* _Material_:
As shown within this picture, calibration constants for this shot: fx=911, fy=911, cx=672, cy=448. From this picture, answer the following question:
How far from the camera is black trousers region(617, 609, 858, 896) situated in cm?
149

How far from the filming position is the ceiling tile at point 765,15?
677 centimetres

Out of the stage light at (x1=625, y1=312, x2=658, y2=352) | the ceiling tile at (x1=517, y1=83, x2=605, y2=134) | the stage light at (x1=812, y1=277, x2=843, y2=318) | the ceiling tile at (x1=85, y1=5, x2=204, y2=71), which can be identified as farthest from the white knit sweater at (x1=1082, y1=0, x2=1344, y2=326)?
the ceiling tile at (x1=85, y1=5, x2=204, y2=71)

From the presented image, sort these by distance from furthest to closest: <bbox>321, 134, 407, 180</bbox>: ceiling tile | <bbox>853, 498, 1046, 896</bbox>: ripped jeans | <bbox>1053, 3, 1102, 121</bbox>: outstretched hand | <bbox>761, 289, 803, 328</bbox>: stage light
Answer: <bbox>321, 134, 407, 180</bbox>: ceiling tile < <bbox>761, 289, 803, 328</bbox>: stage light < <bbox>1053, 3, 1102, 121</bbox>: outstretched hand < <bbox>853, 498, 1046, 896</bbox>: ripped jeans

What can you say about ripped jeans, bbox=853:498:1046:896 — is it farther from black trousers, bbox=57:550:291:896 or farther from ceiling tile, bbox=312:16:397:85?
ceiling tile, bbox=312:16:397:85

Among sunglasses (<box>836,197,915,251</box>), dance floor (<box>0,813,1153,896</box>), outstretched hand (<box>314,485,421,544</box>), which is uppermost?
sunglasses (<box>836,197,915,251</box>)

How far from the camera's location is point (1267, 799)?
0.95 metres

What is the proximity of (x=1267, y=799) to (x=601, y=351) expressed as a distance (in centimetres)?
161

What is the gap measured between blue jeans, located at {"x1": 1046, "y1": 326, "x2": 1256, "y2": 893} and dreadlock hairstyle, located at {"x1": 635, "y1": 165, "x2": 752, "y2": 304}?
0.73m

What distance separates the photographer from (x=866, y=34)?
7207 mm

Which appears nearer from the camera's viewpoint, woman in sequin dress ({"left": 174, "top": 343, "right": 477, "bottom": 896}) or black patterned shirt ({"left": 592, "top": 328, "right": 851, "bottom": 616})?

* _The task_:
Output the whole listing above again, word for word.

* _Final answer_:
As shown within this picture, calibration constants for this shot: fx=911, fy=911, cx=672, cy=448. From this picture, answer the following question:
How far from the camera is black trousers region(617, 609, 858, 896) situated in cm?
149

How far from the filming position is the ceiling tile at point 765,15?
677 centimetres

Out of the stage light at (x1=625, y1=312, x2=658, y2=352) | the ceiling tile at (x1=517, y1=83, x2=605, y2=134) | the stage light at (x1=812, y1=277, x2=843, y2=318) | the ceiling tile at (x1=85, y1=5, x2=204, y2=71), which can be identified as farthest from the white knit sweater at (x1=1082, y1=0, x2=1344, y2=326)?
the ceiling tile at (x1=85, y1=5, x2=204, y2=71)

From the presented image, sort these by distance from furthest to closest: <bbox>321, 134, 407, 180</bbox>: ceiling tile | <bbox>853, 498, 1046, 896</bbox>: ripped jeans | <bbox>1053, 3, 1102, 121</bbox>: outstretched hand | <bbox>761, 289, 803, 328</bbox>: stage light
Answer: <bbox>321, 134, 407, 180</bbox>: ceiling tile < <bbox>761, 289, 803, 328</bbox>: stage light < <bbox>1053, 3, 1102, 121</bbox>: outstretched hand < <bbox>853, 498, 1046, 896</bbox>: ripped jeans

What can you say about ripped jeans, bbox=853:498:1046:896 — is it farther from black trousers, bbox=57:550:291:896 or farther from ceiling tile, bbox=312:16:397:85?
ceiling tile, bbox=312:16:397:85

Among sunglasses (<box>836,197,915,251</box>), dance floor (<box>0,813,1153,896</box>), outstretched hand (<box>314,485,421,544</box>), which is uppermost?
sunglasses (<box>836,197,915,251</box>)

How far from the camera's location is point (1267, 799)?
0.95 metres

What is the proximity of (x=1267, y=799) to (x=601, y=351) expressed as a distance (in centimetres)?
161

What is the gap measured between blue jeans, located at {"x1": 1046, "y1": 326, "x2": 1256, "y2": 893} and dreadlock hairstyle, located at {"x1": 635, "y1": 165, "x2": 752, "y2": 304}?
0.73m

What distance separates the photographer from (x=866, y=34)?
7207 mm

Which appears nearer from the camera's viewpoint, woman in sequin dress ({"left": 174, "top": 343, "right": 477, "bottom": 896}) or black patterned shirt ({"left": 592, "top": 328, "right": 851, "bottom": 616})?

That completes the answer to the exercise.